Politics and the DNR is an ongoing thing. Precisely why 80 percent of the trout and salmon planted in this state go to the SW LP. After a desease wiped out the brown trout in the EUP I spent 12 years trying to get the DNR to do something to get them re established. I finally got fed up and quit trying to communicate with them. I look at them like a bunch of little robots. They have a canned answer (from Lansing) for every question that you can ask them. I actually had a biologist tell me that there are some questions that (Lansing) does not want them to answer but that was regarding wolves and not fish.


----------



## Rzr

Robert Holmes said:


> I like to think that every public waterway in the state is open to fly fishing. *So why should the fly guys have their own private domain?* I would love to take my mepps spinners down to the PM for a day.


Every orv trail is open to motocyclists who can also navigate every public road without restrictions.

So why should I partner with the cycle organization that is BLATANTLY anti-atv of _any_ kind...not even advocating that motocycle trails be built _beside_ new multi-use trails (only) to achieve their desired experience?

Answer?

Because they are no different than the fly fishing group that not only desires the whole river to themselves _*but who are as arrogant*_ as the 'my trail' motorcycle club members who have demanded the same experience on land for literally decades now. Pair these two snob non-profits with liberal tree-hugging state employees who ALSO want to keep just as many taxpayers OFF and OUT of said resource as possible?...Nirvana for the elitists and a sad legacy for our kids whose parents very frankly never had the guts to do anything about it.

""..Just wait another 5 years little Joey...and let's see what happens..."


----------



## Rzr

Robert Holmes said:


> Politics and the DNR is an ongoing thing. Precisely why 80 percent of the trout and salmon planted in this state go to the SW LP. After a desease wiped out the brown trout in the EUP *I spent 12 years trying to get the DNR to do something to get them re established. I finally got fed up and quit trying to communicate with them*. I look at them like a bunch of little robots. They have a canned answer (from Lansing) for every question that you can ask them. I actually had a biologist tell me that there are some questions that (Lansing) does not want them to answer but that was regarding wolves and not fish.


Thanks, Robert.

I only spent 10 years myself trying to create some kind of legacy for our kids before reaching the same conclusion. The only thing the state respects is numbers (regardless of legality) and I'm sure that you found out as I did that there are a lot of people who enjoy the resource...and very few willing to truly fight for it in a manner that our kids can truly emulate for their future benefit.

It's like senior entitlements today.

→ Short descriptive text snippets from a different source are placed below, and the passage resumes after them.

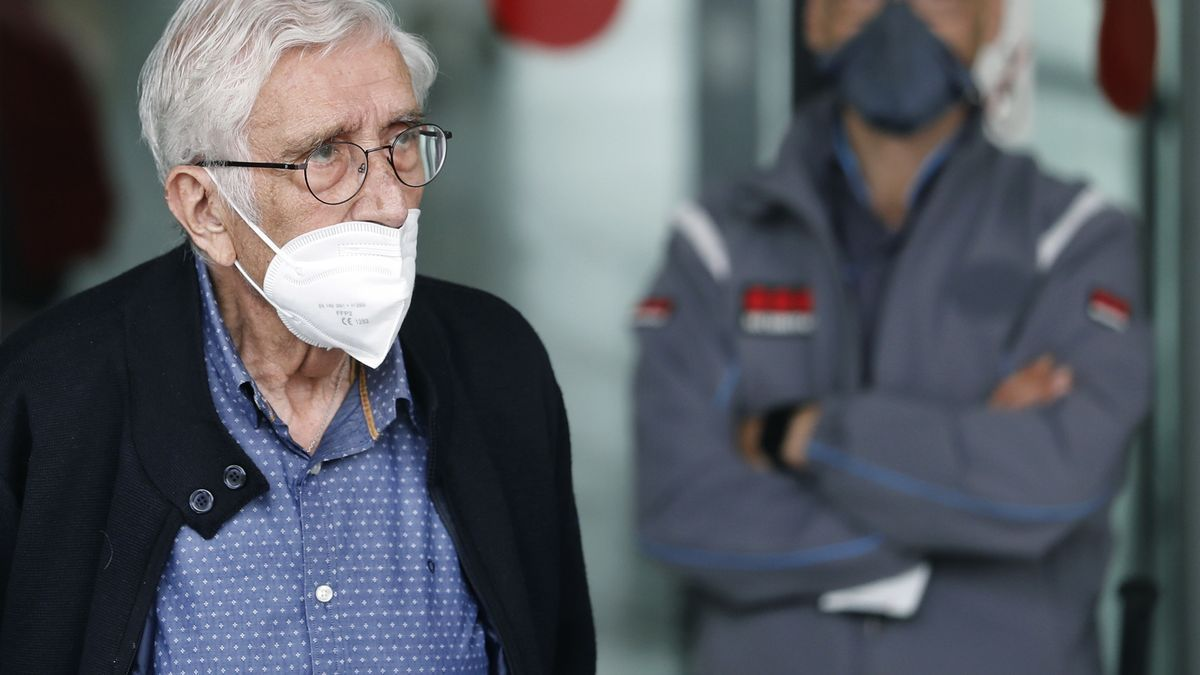 El extesorero de CDC Daniel Osàcar, condenado por el caso Palau, a su salida de la Ciudad de la Justicia de Barcelona. EFE/Andreu Dalmau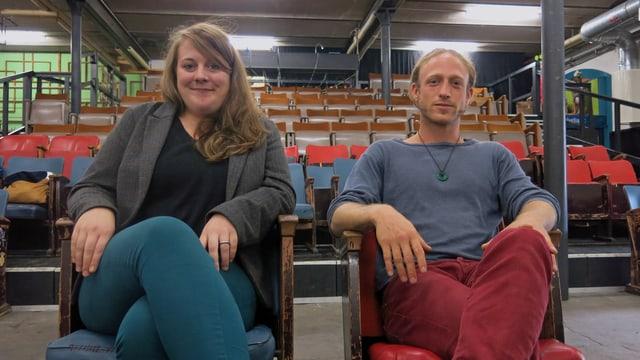 Simone Gfeller und Ramon Gossweiler sitzen vor der Tribüne im Tojo-Theater.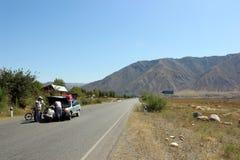在路的车祸在吉尔吉斯斯坦 免版税库存图片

Every senior that I've ever met tells me that "it's all about the kids..." 
...yet every senior that I've ever met is _all over_ every single Republican plan to allow them all to ride off into the sunset *with no shared sacrifice whatsoever even so much as talked about. *My guess is that they presided over crappy public school systems for their entire lives so that kids couldn't do the fiscal math when the time came...but that's only a theory.  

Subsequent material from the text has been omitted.